Dalam khasanah budaya BBM, seorang calon istri dianggap berkualitas tinggi jika ia macca duppa tofole nennia macca pappanguju tao lao. Cekatan sodorkan hidangan buat tamunya dan cakap membekali orang yang hendak pergi. Dalam konteks hubungan suami istri, ajaran ini mengajarkan bahwa seorang istri harus mampu membuat suaminya betah dirumah sekaligus membuat suaminya selamat dan tetap setia selama merantau (baca; melaut). Memiliki kualifikasi ini tentu tidak mudah, butuh ketelatenan, keikhlasan dan kesabaran serta perjuangan yang berkepanjangan. Hanya perempuan hebatlah yang mampu mengejar dan mendapatkannya.

Selain itu, kehebatan perempuan BBM juga sangat teruji saat suaminya berada ditengah laut. Selama suami dilaut, sang istri harus mengatur agar bekal hidup yang ditinggal suami dapat cukup hingga sang suami pulang. Padahal kepulangan itu tidak mengenal angka hari atau minggu, melainkan angka bulan hingga tahunan bahkan kadang belasan tahun. Selama suami ditengah laut, sang istri harus memastikan dan menjaga tidak ada kesedihan, lara, duka, tangis bahkan sekedar hati yang gunda gulana (galau) yang hadir ditengah rumahnya.

Pun halnya dengan beberapa detail simbol penghantar keselamatan berupa segelas air dan api pelita penerang juga harus dijaga agar tak kering dan tak mati selama sang suami ditengah laut. Hanya perempuan hebatlah yang mampu melakukan ini, maka penakluk laut yang sebenarnya adalah perempuan. Karena ia mampu menaklukkan suaminya sekaligus bentang laut itu sendiri.

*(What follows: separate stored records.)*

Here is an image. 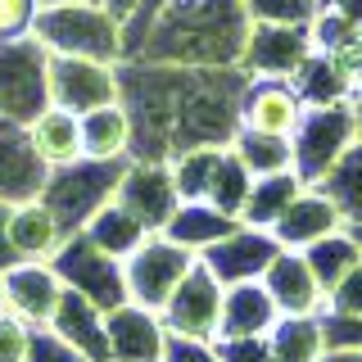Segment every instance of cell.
Returning a JSON list of instances; mask_svg holds the SVG:
<instances>
[{
  "label": "cell",
  "mask_w": 362,
  "mask_h": 362,
  "mask_svg": "<svg viewBox=\"0 0 362 362\" xmlns=\"http://www.w3.org/2000/svg\"><path fill=\"white\" fill-rule=\"evenodd\" d=\"M5 235H9V249L28 258H41V254H54L59 249V222L45 204H23L5 218Z\"/></svg>",
  "instance_id": "9c48e42d"
},
{
  "label": "cell",
  "mask_w": 362,
  "mask_h": 362,
  "mask_svg": "<svg viewBox=\"0 0 362 362\" xmlns=\"http://www.w3.org/2000/svg\"><path fill=\"white\" fill-rule=\"evenodd\" d=\"M267 354H272V362H322L326 358L322 317H276Z\"/></svg>",
  "instance_id": "ba28073f"
},
{
  "label": "cell",
  "mask_w": 362,
  "mask_h": 362,
  "mask_svg": "<svg viewBox=\"0 0 362 362\" xmlns=\"http://www.w3.org/2000/svg\"><path fill=\"white\" fill-rule=\"evenodd\" d=\"M32 9L37 0H0V37H18L32 23Z\"/></svg>",
  "instance_id": "2e32d148"
},
{
  "label": "cell",
  "mask_w": 362,
  "mask_h": 362,
  "mask_svg": "<svg viewBox=\"0 0 362 362\" xmlns=\"http://www.w3.org/2000/svg\"><path fill=\"white\" fill-rule=\"evenodd\" d=\"M263 286H267L281 317H322V308H326V290H322V281L313 276V263L299 249H281V254L272 258Z\"/></svg>",
  "instance_id": "7a4b0ae2"
},
{
  "label": "cell",
  "mask_w": 362,
  "mask_h": 362,
  "mask_svg": "<svg viewBox=\"0 0 362 362\" xmlns=\"http://www.w3.org/2000/svg\"><path fill=\"white\" fill-rule=\"evenodd\" d=\"M303 258L313 263V276L322 281V290L331 294L339 281H344L349 272L362 263V245H358L349 231H335V235H326V240L308 245V249H303Z\"/></svg>",
  "instance_id": "8fae6325"
},
{
  "label": "cell",
  "mask_w": 362,
  "mask_h": 362,
  "mask_svg": "<svg viewBox=\"0 0 362 362\" xmlns=\"http://www.w3.org/2000/svg\"><path fill=\"white\" fill-rule=\"evenodd\" d=\"M272 231H276V245L281 249H299V254H303L308 245L326 240V235H335V231H344V213L335 209L331 195H322L317 186H303L299 199L281 213Z\"/></svg>",
  "instance_id": "3957f363"
},
{
  "label": "cell",
  "mask_w": 362,
  "mask_h": 362,
  "mask_svg": "<svg viewBox=\"0 0 362 362\" xmlns=\"http://www.w3.org/2000/svg\"><path fill=\"white\" fill-rule=\"evenodd\" d=\"M358 141H362V105H358Z\"/></svg>",
  "instance_id": "ac0fdd59"
},
{
  "label": "cell",
  "mask_w": 362,
  "mask_h": 362,
  "mask_svg": "<svg viewBox=\"0 0 362 362\" xmlns=\"http://www.w3.org/2000/svg\"><path fill=\"white\" fill-rule=\"evenodd\" d=\"M113 354L122 362H150L158 358V331L136 308H122L113 317Z\"/></svg>",
  "instance_id": "4fadbf2b"
},
{
  "label": "cell",
  "mask_w": 362,
  "mask_h": 362,
  "mask_svg": "<svg viewBox=\"0 0 362 362\" xmlns=\"http://www.w3.org/2000/svg\"><path fill=\"white\" fill-rule=\"evenodd\" d=\"M354 141H358V105H344V100L339 105H313L303 113L299 132L290 136L294 173L303 177V186H317Z\"/></svg>",
  "instance_id": "6da1fadb"
},
{
  "label": "cell",
  "mask_w": 362,
  "mask_h": 362,
  "mask_svg": "<svg viewBox=\"0 0 362 362\" xmlns=\"http://www.w3.org/2000/svg\"><path fill=\"white\" fill-rule=\"evenodd\" d=\"M32 150H37L41 163L50 168H73L82 158V122H77L73 109H41L37 122H32Z\"/></svg>",
  "instance_id": "8992f818"
},
{
  "label": "cell",
  "mask_w": 362,
  "mask_h": 362,
  "mask_svg": "<svg viewBox=\"0 0 362 362\" xmlns=\"http://www.w3.org/2000/svg\"><path fill=\"white\" fill-rule=\"evenodd\" d=\"M303 113H308V105H303L299 86L281 82V77H267V82H258L245 95V132L281 136V141H290V136L299 132Z\"/></svg>",
  "instance_id": "277c9868"
},
{
  "label": "cell",
  "mask_w": 362,
  "mask_h": 362,
  "mask_svg": "<svg viewBox=\"0 0 362 362\" xmlns=\"http://www.w3.org/2000/svg\"><path fill=\"white\" fill-rule=\"evenodd\" d=\"M0 362H28V331L18 317H0Z\"/></svg>",
  "instance_id": "9a60e30c"
},
{
  "label": "cell",
  "mask_w": 362,
  "mask_h": 362,
  "mask_svg": "<svg viewBox=\"0 0 362 362\" xmlns=\"http://www.w3.org/2000/svg\"><path fill=\"white\" fill-rule=\"evenodd\" d=\"M222 286L213 281V272H186L181 276V286L173 290V326L186 335H209L222 326Z\"/></svg>",
  "instance_id": "5b68a950"
},
{
  "label": "cell",
  "mask_w": 362,
  "mask_h": 362,
  "mask_svg": "<svg viewBox=\"0 0 362 362\" xmlns=\"http://www.w3.org/2000/svg\"><path fill=\"white\" fill-rule=\"evenodd\" d=\"M276 303L263 281H235V290L222 299V331L235 339H254L276 326Z\"/></svg>",
  "instance_id": "52a82bcc"
},
{
  "label": "cell",
  "mask_w": 362,
  "mask_h": 362,
  "mask_svg": "<svg viewBox=\"0 0 362 362\" xmlns=\"http://www.w3.org/2000/svg\"><path fill=\"white\" fill-rule=\"evenodd\" d=\"M5 299H9V313H28V317H50L54 303H59V290H54L50 272H14L5 281Z\"/></svg>",
  "instance_id": "7c38bea8"
},
{
  "label": "cell",
  "mask_w": 362,
  "mask_h": 362,
  "mask_svg": "<svg viewBox=\"0 0 362 362\" xmlns=\"http://www.w3.org/2000/svg\"><path fill=\"white\" fill-rule=\"evenodd\" d=\"M326 362H362V349H335Z\"/></svg>",
  "instance_id": "e0dca14e"
},
{
  "label": "cell",
  "mask_w": 362,
  "mask_h": 362,
  "mask_svg": "<svg viewBox=\"0 0 362 362\" xmlns=\"http://www.w3.org/2000/svg\"><path fill=\"white\" fill-rule=\"evenodd\" d=\"M317 190L335 199V209L344 213V222L362 226V141H354L344 154H339V163L317 181Z\"/></svg>",
  "instance_id": "30bf717a"
},
{
  "label": "cell",
  "mask_w": 362,
  "mask_h": 362,
  "mask_svg": "<svg viewBox=\"0 0 362 362\" xmlns=\"http://www.w3.org/2000/svg\"><path fill=\"white\" fill-rule=\"evenodd\" d=\"M127 145V118L118 109H90V118L82 122V150L90 158H109Z\"/></svg>",
  "instance_id": "5bb4252c"
}]
</instances>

Sebelum sang suami menggulung sauh, mengembangkan layar dan memutir kemudi kapal menuju laut, kaum perempuan juga memegang peranan penting. Terutama sebelum kapal sang suami menyentuh bibir pantai, bahkan sebelum kapal itu sendiri dibuat. Sejak pemilihan pohon yang akan ditebang untuk bahan baku kapal, saat lunas kapal dipasang, saat pusar kapal dipancangkan hingga saat kapal digiring kelaut, maka disana perempuan BBM juga memainkan peranannya. Sayang semua proses itu jarang dikupas dan dihidangkan ke hadapan kita semua, maka jadilah kita cenderung bias gender saat berbicara tentang dunia laut.